Un gouvernement aux abois
Mardi 20 janvier 2026, Sébastien Lecornu, Premier ministre français, engagera la responsabilité de son gouvernement en utilisant le 49.3 pour faire adopter le budget 2026. Une décision ultime, après des mois de négociations infructueuses, qui marque un tournant dans la crise politique actuelle.
La rupture d'une promesse
Pourtant, en automne dernier, Lecornu avait solennellement promis de ne pas recourir à cette arme constitutionnelle. Une parole donnée, mais rapidement oubliée face à l'impasse politique. Nous avons décidé, avec regret et amertume, d'engager la responsabilité du gouvernement, car nous allons dans une impasse
, a-t-il déclaré lundi soir, justifiant cette volte-face.
Un budget contesté, des concessions insuffisantes
Le texte budgétaire, qualifié d'imparfait par la droite républicaine, prévoit des mesures sociales comme l'augmentation de la prime d'activité (+50€/mois pour 3 millions de ménages) et les repas à 1€ pour les étudiants.
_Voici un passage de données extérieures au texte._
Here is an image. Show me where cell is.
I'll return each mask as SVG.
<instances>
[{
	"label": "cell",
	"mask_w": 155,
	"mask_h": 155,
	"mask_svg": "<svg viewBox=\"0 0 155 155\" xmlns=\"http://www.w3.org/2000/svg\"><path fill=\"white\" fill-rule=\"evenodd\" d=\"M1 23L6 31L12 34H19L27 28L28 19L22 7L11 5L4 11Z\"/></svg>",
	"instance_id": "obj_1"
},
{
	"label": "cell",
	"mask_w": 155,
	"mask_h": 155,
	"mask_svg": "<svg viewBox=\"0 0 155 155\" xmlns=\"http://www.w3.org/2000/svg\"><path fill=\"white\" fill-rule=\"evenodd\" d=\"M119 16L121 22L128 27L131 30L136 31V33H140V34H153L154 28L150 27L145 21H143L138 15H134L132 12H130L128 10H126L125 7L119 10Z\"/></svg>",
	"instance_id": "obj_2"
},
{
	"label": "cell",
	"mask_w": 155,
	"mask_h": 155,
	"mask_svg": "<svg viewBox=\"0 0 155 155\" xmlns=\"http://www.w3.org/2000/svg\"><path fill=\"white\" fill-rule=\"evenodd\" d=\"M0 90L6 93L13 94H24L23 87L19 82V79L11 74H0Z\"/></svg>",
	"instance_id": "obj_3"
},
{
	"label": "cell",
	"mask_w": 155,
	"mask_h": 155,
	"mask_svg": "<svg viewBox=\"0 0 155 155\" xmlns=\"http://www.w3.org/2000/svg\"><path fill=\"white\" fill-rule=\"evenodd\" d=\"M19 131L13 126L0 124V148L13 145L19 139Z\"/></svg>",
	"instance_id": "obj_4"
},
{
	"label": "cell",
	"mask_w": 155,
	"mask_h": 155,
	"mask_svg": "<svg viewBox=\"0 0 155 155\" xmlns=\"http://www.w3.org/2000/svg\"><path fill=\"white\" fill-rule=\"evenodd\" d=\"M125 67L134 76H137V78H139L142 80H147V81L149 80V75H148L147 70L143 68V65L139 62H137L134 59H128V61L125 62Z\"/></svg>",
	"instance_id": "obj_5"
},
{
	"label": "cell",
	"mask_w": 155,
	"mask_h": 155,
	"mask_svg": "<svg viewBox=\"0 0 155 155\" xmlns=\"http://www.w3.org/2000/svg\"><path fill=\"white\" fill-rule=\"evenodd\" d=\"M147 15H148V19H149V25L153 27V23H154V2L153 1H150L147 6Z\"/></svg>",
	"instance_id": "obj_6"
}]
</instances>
Des avancées saluées par les socialistes, mais jugées trop timides par l'opposition.
La droite, un soutien de façade
Laurent Wauquiez, président du groupe Droite Républicaine, reconnaît des avancées
pour protéger les retraités et les contribuables, mais souligne que ce budget reste très imparfait
. Une critique à peine voilée qui révèle les tensions au sein de la majorité.
L'opposition unie pour censurer
Le Rassemblement National et La France Insoumise ont immédiatement déposé des motions de censure. Une coalition hétéroclite, rejointe par les écologistes, qui pourrait menacer la survie du gouvernement. Il n'y a aucune garantie, aucun accord secret
, a prévenu Lecornu, reconnaissant l'incertitude des débats à venir.
Un risque réel de chute gouvernementale ?
Pour faire tomber le gouvernement, il faudrait 289 voix. Avec les 264 voix du RN, de LFI et des communistes, il manquerait encore une vingtaine de suffrages. Mais dans un contexte de crise de la démocratie locale et de défiance envers les institutions, rien n'est impossible.
Un feuilleton qui s'annonce long
Les motions seront débattues jeudi 22 janvier. D'ici là, les tractations se poursuivront dans les couloirs de l'Assemblée. Une chose est sûre : ce budget 2026 marquera un tournant dans la stratégie des partis pour 2027, avec un gouvernement Lecornu II déjà affaibli par cette décision.